Pogo-Sticking in SEO What It Is & What to Do About It

From an SEO perspective: not necessarily. Since there can be many reasons why searchers may jump between sites, Google almost certainly doesn’t treat pogo-sticking as a ranking factor. So don’t worry about it specifically. From a business perspective: It may be something to look into. Ranking factors or not, you probably want your readers to stick around longer than a few seconds and engage with what you offer. Not every website has to participate in design contests. If you want to provide the best experience for the reader, just keep things simple with minimum distraction. 

The intro is when a

User enters a site from a SERP (search engine results page) and quickly leaves it to go back to the SERP. Bounce rate is when a user enters a site from any source executive data and doesn’t perform any action on it (e.g., clicking a link, filling a form, or putting an item in a cart).
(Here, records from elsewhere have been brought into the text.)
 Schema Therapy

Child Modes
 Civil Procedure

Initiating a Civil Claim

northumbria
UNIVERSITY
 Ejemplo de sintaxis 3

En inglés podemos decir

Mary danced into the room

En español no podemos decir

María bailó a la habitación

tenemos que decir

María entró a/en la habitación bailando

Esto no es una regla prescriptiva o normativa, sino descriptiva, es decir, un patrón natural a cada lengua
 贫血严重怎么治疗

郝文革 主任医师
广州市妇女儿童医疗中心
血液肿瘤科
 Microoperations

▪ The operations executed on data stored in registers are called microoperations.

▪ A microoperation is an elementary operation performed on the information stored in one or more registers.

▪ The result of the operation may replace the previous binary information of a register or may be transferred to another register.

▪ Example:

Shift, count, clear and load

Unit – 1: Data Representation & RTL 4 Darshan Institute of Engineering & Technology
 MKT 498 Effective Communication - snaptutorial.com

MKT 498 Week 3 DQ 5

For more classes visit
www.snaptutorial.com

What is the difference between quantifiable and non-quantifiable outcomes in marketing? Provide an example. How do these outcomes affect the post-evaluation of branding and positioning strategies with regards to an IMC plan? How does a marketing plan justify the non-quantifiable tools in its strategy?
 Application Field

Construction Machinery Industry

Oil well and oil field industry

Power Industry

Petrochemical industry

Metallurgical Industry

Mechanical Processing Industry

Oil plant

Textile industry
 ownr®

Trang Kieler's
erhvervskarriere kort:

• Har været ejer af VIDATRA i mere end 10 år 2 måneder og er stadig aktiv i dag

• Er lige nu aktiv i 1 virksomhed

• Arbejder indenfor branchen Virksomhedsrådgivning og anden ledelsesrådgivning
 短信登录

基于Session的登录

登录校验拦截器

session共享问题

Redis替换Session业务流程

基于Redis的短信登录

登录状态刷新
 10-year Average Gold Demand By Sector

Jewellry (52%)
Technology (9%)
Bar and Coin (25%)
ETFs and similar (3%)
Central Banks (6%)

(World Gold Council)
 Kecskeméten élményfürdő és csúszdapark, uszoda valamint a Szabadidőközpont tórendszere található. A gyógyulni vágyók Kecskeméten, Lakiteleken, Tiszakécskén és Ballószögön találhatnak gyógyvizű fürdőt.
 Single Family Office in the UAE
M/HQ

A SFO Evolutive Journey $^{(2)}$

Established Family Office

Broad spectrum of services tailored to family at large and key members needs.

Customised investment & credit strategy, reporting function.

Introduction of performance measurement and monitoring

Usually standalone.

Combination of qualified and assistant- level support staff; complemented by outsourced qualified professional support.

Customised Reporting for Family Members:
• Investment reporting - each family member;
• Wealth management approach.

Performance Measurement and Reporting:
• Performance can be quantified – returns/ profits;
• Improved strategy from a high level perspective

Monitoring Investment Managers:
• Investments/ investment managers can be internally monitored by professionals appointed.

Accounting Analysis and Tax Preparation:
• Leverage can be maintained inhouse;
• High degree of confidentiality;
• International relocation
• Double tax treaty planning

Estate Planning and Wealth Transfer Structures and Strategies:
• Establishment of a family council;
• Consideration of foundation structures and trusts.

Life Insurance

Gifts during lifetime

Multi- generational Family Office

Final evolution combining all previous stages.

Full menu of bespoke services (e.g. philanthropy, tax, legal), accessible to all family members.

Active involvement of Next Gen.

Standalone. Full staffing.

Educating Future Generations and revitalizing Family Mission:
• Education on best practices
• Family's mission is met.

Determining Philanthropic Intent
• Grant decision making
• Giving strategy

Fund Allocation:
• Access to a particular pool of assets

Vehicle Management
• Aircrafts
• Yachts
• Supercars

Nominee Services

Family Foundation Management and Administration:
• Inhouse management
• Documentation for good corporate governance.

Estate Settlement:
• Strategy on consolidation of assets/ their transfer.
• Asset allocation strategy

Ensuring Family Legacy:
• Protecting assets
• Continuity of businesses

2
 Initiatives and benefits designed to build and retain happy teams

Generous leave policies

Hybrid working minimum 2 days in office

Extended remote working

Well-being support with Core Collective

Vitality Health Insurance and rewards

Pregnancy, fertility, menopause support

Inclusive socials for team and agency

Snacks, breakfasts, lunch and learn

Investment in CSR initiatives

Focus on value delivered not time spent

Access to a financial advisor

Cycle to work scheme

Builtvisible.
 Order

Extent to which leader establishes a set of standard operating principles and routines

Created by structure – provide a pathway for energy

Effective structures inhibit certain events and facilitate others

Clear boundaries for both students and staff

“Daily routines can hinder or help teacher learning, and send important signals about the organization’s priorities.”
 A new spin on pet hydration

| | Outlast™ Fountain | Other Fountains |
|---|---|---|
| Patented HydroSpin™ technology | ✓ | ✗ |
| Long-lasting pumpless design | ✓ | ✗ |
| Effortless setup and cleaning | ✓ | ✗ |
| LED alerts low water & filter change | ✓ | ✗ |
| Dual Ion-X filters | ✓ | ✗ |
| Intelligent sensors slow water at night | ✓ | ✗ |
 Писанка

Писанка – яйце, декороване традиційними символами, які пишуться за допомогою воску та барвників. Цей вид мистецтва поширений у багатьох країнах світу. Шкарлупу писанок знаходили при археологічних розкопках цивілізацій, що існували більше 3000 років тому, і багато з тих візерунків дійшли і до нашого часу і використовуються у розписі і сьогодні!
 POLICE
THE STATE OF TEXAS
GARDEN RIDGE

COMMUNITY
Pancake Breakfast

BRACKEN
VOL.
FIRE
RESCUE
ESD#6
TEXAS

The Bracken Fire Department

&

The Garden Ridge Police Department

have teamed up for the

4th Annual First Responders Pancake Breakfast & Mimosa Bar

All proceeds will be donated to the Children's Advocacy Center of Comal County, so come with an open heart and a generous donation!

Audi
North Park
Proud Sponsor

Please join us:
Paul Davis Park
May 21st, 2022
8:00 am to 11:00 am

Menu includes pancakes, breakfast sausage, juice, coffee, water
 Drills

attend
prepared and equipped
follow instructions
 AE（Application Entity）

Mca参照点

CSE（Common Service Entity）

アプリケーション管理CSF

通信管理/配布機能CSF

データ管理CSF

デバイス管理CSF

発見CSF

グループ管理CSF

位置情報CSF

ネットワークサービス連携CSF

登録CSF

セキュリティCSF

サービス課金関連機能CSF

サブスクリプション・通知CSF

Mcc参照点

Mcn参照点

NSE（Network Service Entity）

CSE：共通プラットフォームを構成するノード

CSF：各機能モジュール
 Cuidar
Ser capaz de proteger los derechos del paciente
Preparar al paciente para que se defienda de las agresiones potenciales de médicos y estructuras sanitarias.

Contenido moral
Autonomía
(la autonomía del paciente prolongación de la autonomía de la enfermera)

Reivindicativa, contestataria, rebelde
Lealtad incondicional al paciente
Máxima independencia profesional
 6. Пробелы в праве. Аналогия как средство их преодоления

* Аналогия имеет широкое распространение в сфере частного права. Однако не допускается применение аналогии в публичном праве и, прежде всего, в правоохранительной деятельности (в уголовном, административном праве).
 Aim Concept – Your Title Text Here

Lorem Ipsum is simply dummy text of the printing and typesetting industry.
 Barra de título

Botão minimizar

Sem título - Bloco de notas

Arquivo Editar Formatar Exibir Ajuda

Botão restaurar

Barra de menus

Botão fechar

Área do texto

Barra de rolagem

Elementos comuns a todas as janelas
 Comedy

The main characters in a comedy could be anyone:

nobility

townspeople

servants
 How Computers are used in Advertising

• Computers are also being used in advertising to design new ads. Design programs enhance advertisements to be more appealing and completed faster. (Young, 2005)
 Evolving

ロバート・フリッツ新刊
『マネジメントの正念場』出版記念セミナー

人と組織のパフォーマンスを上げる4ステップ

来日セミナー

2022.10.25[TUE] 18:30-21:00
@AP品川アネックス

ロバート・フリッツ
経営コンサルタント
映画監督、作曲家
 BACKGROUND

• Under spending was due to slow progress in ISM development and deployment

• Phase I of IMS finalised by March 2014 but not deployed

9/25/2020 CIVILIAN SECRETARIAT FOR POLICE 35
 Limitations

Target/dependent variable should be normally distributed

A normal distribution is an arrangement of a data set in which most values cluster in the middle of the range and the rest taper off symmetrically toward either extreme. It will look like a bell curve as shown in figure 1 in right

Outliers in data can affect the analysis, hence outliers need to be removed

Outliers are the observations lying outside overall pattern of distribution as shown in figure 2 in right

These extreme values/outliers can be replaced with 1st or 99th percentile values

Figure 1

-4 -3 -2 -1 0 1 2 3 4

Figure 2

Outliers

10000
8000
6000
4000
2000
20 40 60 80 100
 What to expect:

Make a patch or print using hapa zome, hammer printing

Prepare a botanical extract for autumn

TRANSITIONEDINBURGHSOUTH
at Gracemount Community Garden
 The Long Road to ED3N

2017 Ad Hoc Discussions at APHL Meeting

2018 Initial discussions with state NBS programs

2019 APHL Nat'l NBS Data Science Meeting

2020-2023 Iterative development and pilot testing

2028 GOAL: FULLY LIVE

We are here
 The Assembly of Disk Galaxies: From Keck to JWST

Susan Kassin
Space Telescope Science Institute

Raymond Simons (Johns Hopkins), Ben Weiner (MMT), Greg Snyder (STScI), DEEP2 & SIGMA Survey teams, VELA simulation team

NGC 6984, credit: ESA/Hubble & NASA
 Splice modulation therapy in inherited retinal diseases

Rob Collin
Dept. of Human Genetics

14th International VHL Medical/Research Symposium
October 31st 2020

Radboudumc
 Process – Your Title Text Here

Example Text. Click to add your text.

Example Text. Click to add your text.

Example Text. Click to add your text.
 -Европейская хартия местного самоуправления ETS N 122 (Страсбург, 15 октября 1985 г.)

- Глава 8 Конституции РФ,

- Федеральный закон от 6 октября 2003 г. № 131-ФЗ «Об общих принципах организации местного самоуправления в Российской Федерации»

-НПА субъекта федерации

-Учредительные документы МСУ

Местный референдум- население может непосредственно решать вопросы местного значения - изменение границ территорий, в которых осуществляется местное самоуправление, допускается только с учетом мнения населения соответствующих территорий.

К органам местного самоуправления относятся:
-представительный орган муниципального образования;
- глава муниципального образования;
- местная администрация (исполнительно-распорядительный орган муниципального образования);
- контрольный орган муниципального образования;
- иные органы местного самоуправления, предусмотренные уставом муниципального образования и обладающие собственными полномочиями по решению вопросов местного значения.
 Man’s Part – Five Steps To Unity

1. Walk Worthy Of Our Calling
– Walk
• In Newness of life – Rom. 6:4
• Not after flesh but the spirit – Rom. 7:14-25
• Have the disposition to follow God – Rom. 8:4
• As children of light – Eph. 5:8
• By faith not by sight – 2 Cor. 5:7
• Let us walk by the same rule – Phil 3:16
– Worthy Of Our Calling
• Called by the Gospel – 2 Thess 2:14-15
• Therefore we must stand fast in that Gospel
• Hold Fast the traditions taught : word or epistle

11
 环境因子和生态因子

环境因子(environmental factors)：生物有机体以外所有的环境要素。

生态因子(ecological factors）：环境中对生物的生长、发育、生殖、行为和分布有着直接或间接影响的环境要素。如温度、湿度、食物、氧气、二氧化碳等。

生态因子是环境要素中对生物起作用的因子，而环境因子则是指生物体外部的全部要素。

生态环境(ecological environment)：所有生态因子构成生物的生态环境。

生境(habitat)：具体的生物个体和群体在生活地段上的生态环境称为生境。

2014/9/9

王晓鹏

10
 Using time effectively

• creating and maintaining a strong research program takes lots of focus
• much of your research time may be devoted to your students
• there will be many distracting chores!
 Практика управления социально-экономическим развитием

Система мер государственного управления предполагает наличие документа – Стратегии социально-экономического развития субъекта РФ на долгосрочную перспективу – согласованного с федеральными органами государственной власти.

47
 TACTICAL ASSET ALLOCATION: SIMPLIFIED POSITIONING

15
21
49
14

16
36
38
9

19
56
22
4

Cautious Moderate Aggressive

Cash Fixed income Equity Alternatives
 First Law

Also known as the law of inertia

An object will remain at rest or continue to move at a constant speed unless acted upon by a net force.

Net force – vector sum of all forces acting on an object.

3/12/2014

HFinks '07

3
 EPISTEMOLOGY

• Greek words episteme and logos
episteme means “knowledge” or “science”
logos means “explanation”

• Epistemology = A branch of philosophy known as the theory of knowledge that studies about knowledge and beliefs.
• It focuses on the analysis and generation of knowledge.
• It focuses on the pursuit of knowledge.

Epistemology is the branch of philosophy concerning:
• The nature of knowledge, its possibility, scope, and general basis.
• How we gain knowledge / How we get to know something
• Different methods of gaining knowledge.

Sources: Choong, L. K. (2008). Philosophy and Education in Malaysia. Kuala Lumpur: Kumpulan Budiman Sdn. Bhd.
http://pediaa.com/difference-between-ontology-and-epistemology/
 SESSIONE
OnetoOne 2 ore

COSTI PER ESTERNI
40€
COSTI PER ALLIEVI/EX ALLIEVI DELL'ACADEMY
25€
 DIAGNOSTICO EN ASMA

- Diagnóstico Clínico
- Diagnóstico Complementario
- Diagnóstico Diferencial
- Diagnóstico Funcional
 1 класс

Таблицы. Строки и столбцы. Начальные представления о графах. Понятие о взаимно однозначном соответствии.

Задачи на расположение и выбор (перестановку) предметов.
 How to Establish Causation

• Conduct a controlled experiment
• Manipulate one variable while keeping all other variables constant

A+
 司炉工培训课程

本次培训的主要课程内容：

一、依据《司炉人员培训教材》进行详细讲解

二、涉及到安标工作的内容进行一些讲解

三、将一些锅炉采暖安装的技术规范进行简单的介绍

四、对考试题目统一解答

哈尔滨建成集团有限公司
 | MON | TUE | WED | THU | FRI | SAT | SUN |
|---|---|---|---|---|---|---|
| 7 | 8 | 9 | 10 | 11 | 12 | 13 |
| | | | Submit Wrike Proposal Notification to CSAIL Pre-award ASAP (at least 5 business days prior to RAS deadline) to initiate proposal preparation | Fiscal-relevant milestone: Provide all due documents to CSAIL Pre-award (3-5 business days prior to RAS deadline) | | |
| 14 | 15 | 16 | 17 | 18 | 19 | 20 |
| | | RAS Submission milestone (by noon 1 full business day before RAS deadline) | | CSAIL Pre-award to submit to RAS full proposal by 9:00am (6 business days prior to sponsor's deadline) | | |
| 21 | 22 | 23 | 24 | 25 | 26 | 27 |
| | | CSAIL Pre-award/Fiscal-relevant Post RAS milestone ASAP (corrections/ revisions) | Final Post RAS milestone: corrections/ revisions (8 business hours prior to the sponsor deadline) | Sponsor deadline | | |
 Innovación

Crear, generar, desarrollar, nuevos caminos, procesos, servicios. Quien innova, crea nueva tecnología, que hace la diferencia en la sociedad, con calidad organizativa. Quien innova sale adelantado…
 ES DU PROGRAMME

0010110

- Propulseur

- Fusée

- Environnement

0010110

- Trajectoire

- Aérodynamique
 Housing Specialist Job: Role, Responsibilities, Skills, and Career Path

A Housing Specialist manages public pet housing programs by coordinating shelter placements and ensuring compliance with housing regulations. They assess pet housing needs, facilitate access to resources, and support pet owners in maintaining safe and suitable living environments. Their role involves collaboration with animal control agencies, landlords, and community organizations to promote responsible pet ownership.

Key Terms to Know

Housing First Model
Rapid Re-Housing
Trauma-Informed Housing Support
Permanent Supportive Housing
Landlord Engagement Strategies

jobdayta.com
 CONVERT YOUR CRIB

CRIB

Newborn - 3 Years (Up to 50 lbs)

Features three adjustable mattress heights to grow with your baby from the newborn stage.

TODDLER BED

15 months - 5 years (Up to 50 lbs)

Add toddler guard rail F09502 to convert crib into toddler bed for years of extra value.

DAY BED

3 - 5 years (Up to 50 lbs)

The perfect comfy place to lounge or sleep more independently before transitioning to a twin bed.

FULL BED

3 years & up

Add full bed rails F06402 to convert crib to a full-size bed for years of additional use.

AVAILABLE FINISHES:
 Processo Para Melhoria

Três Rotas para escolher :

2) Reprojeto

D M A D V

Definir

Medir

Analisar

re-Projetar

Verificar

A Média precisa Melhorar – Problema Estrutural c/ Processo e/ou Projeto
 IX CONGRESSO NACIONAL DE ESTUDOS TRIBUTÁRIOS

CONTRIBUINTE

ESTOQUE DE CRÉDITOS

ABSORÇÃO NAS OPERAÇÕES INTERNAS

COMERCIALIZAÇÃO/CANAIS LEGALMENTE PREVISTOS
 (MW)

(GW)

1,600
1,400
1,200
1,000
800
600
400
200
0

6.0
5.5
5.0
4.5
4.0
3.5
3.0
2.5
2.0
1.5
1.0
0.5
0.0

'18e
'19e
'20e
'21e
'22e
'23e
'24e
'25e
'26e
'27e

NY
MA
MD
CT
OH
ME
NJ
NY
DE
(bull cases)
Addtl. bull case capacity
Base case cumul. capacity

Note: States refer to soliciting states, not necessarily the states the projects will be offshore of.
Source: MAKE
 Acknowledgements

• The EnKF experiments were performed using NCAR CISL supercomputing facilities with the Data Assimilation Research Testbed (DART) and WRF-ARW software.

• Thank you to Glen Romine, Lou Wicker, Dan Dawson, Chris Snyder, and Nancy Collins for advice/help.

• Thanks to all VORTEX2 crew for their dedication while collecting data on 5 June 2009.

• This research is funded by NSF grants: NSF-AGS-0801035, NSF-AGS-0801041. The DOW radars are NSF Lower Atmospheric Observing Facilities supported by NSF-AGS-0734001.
So if someone opens this article, reads it entirely, and doesn’t do anything else before leaving—that counts as a bounce. In other words, the searcher can’t find what they are looking for even though the information may actually be there. The problem is the information is buried under tons of text, obscured by confusing language, or unavailable to some users. Here’s an example. This screenshot comes from a webpage that was one of the top results for “turbocharger failure symptoms.

Got a wall of text

Of probably valid information. But there’s no mention of the symptoms. Well, the symptoms we want to see are actually there but way lower on the page. Before you TW Lists can get to the symptoms, you are expected to read about how a turbo works and a list of causes of a turbo breakdown. Since there is no immediate Pogo-Sticking solution to the query, the searcher simply goes back to the SERP to try some other page.

A similar thing happens when the content is only available to signed-up users or put behind an “email wall.” The website may be good and offer the information the searcher needs. But since it’s not immediately available, the searcher returns to the SERP. Just by reading the descriptions under the blue links, you can see the searcher gets different answers.